VANCOUVER – Proxy advisory firm Glass Lewis & Co is backing Telus’ shareholder consolidation plan as its ongoing dispute with U.S. hedge fund Mason Capital Management drags on ahead of an October 17th meeting where investors will vote on the proposal.
In Telus’ most recent news release, it says Glass Lewis & Co is recommending that its institutional investor clients vote in favour of the telecom’s proposal to exchange its non-voting shares into common shares on a one-for-one basis. This follows a similar recommendation made last week from Institutional Shareholder Services (ISS), another proxy advisory firm.
In its report Glass Lewis stated “The company notes that, excluding Mason's holdings, approximately 92.4% of shareholders that delivered proxies supported the initial proposal, a clear indication that the company's shareholders recognize and support the long-term benefits of a share conversion on a one-for-one basis.”
The Glass Lewis report concludes “We believe the overwhelming support from shareholders, excluding Mason, accurately depicts the value that is expected to be unlocked for long-term shareholders following the adoption of a single class share structure.”

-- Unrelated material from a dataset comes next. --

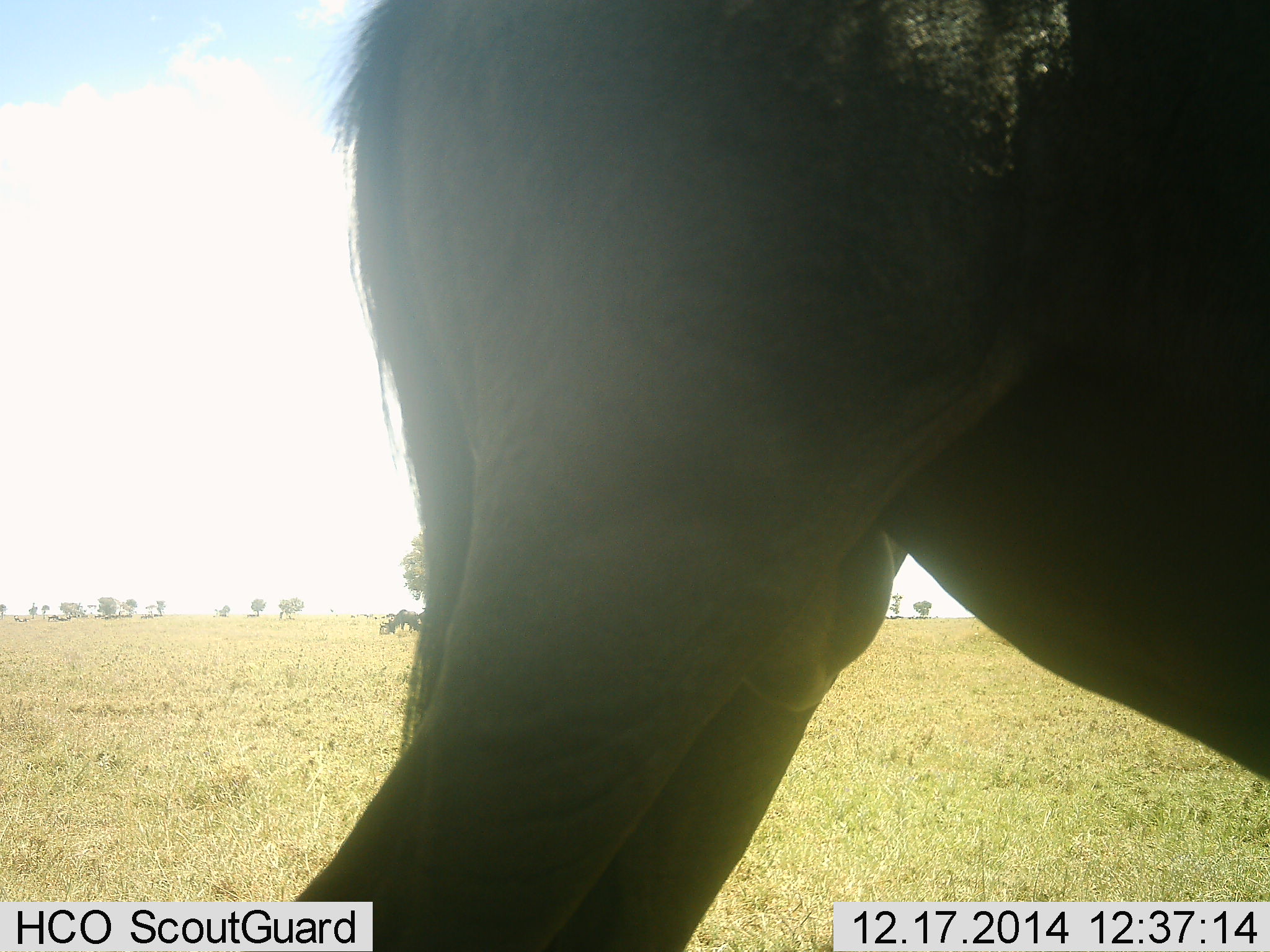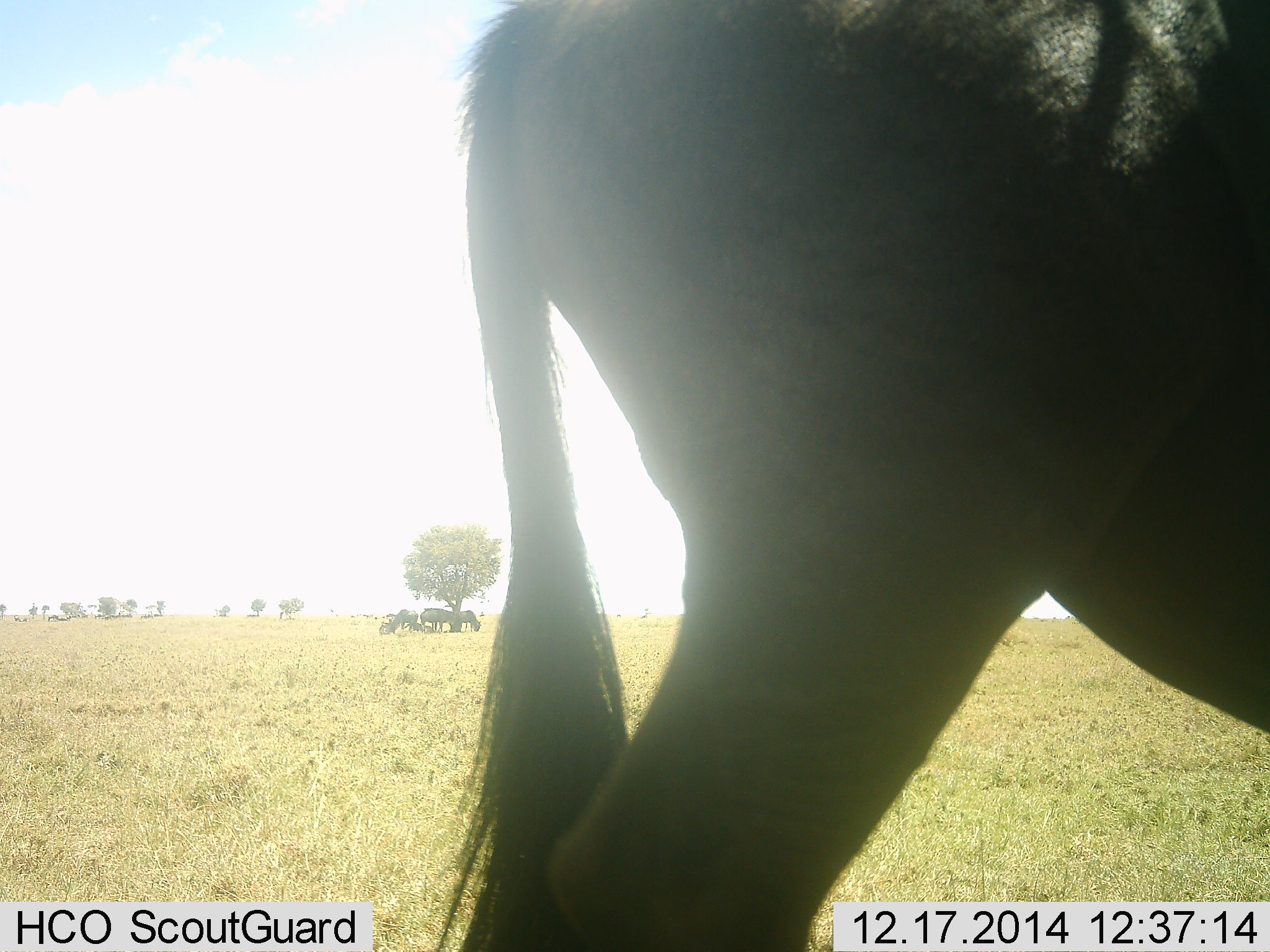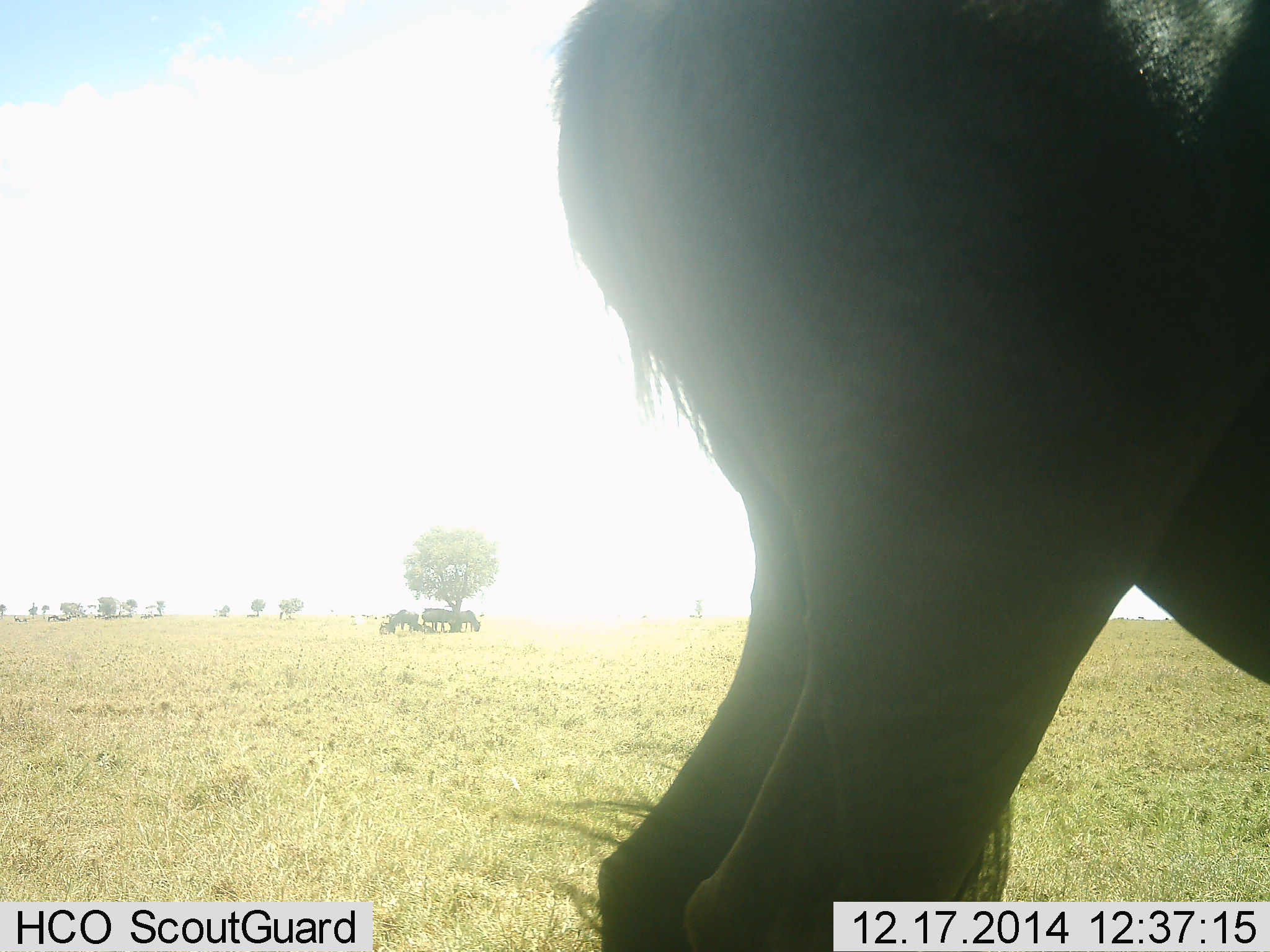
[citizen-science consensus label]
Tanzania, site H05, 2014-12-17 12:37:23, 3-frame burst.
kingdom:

It adds that “Here, we believe the long-term benefits resulting from a simplified share structure outweigh any potential short-term gains from a high conversion ratio. Notably, as of October 4, 2012, the company’s common shares and non-voting shares had increased in price by 13.3% and 16.9%, respectively, since the announcement, likely, in some part, reflecting these benefits. The long-term enhanced access to capital, increased attractiveness for new investors and potential increase in liquidity resulting from the simplified share structure and possible NYSE listing outweigh the upside of a theoretical higher exchange ratio in light of the highly unique nature of the Company’s articles, share structure and shareholder base. Accordingly, we recommend that shareholders vote for this proposal.”
Glass Lewis also commented on Mason’s “empty voting tactics” stating “Regardless of the terminology used to describe Mason's position, it remains clear that Mason has no long-term interest in the company's non-voting shares and will ultimately reap significant gains if the proposed conversion does not garner sufficient shareholder support.”
Mason on Friday sent a letter to Telus’ shareholders in which it urged investors to vote no to the Telus proposal to “protect the value of [their] investment and preserve [their] voting power.”
“If approved, Telus’ flawed proposal would result in you giving up the premium that you paid for your voting shares and a 46% reduction in your voting power – with no compensation whatsoever. In fact, Telus’ proposal would rank among the worst Canadian share collapse transactions,” contends Mason in their letter.